Excerpts from a spatial dataset
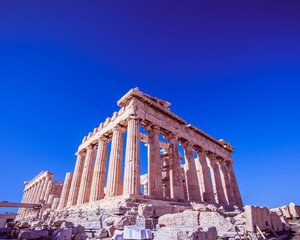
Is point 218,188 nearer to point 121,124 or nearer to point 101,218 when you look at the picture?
point 121,124

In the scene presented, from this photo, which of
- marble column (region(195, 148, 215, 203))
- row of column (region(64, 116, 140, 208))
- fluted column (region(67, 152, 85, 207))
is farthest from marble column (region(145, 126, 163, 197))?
fluted column (region(67, 152, 85, 207))

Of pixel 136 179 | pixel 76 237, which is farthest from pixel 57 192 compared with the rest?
pixel 76 237

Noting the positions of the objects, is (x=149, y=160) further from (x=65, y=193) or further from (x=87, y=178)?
(x=65, y=193)

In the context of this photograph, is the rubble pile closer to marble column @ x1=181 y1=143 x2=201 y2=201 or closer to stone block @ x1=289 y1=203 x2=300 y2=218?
stone block @ x1=289 y1=203 x2=300 y2=218

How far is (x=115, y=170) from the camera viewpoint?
15602mm

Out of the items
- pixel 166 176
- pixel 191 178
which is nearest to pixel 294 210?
pixel 191 178

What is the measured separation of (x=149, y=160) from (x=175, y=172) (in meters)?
3.02

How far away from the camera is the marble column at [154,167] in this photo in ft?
49.0

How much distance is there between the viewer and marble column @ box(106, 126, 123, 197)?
48.9 ft

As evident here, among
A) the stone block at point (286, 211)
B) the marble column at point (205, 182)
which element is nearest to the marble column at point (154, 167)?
the marble column at point (205, 182)

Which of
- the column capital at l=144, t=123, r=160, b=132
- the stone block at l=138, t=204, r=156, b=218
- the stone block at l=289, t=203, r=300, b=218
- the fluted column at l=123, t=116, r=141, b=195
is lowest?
the stone block at l=138, t=204, r=156, b=218

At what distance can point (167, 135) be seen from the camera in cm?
1980

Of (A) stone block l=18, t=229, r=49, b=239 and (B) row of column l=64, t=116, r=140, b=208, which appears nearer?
(A) stone block l=18, t=229, r=49, b=239

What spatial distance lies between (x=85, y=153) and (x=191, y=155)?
1409 cm
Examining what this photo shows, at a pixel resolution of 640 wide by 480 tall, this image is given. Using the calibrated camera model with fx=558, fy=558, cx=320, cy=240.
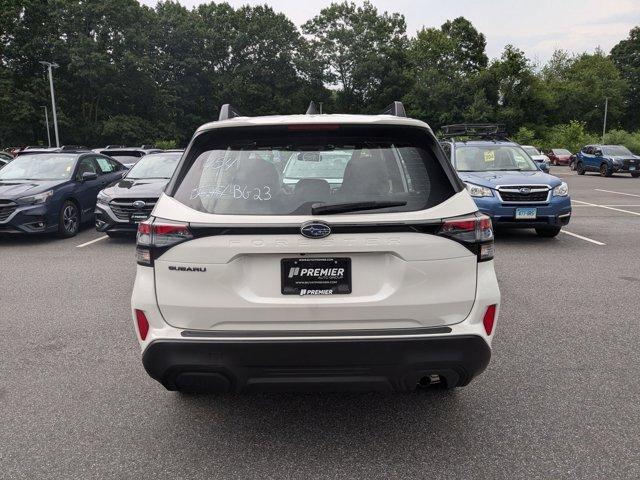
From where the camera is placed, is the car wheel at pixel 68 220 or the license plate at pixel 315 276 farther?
the car wheel at pixel 68 220

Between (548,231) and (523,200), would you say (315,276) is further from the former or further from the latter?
(548,231)

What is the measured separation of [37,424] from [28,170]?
8819 mm

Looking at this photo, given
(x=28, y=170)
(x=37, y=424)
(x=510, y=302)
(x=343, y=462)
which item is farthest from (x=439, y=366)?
(x=28, y=170)

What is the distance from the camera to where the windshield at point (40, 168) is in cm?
1053

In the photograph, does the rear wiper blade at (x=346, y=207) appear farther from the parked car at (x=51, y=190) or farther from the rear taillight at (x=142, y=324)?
the parked car at (x=51, y=190)

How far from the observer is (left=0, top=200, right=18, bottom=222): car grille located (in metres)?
9.32

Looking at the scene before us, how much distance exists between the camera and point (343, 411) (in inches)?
132

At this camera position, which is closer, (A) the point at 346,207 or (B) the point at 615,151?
(A) the point at 346,207

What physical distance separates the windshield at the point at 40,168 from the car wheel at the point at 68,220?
2.07 ft

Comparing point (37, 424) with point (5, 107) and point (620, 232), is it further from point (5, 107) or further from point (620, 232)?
point (5, 107)

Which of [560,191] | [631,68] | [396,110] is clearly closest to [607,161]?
[560,191]

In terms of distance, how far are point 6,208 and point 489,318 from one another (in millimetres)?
8995

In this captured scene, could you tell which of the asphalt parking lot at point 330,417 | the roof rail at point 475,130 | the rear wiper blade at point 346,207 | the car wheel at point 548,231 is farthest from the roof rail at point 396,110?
the roof rail at point 475,130

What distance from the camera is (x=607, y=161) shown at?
28234 mm
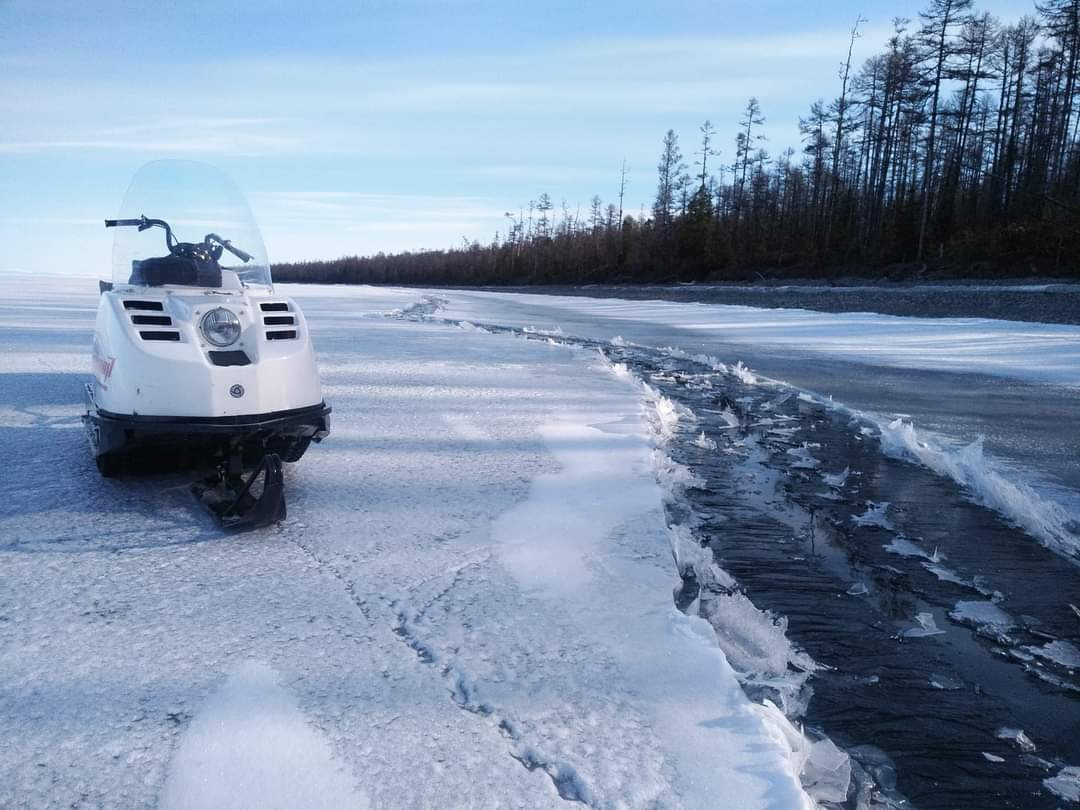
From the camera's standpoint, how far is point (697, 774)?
83.1 inches

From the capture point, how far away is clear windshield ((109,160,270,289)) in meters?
4.43

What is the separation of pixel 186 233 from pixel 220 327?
1.12 meters

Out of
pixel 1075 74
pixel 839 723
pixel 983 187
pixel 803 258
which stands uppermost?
pixel 1075 74

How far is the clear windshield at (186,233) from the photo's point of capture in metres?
4.43

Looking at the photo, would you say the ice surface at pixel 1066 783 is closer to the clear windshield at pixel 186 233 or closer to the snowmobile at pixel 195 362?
the snowmobile at pixel 195 362

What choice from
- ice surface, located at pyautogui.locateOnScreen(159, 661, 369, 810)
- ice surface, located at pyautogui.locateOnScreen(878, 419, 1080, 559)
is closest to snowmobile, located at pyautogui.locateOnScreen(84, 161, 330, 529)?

■ **WHAT THIS TASK INVOLVES**: Please convert the part of the records that opens with the line containing "How far is the" and runs through the end of the records into a Markdown table with the columns No. and Text, giving each line its own numbered row and leaving out blank lines.

■ **RESULT OF THIS TASK**:
| No. | Text |
|---|---|
| 1 | How far is the clear windshield at (186,233) from the photo's point of capture in metres? |
| 2 | 4.43 |
| 3 | Looking at the photo, would you say the ice surface at pixel 1066 783 is closer to the clear windshield at pixel 186 233 or closer to the snowmobile at pixel 195 362? |
| 4 | the snowmobile at pixel 195 362 |
| 5 | What choice from |
| 6 | - ice surface, located at pyautogui.locateOnScreen(159, 661, 369, 810) |
| 7 | - ice surface, located at pyautogui.locateOnScreen(878, 419, 1080, 559) |
| 8 | is closest to snowmobile, located at pyautogui.locateOnScreen(84, 161, 330, 529)? |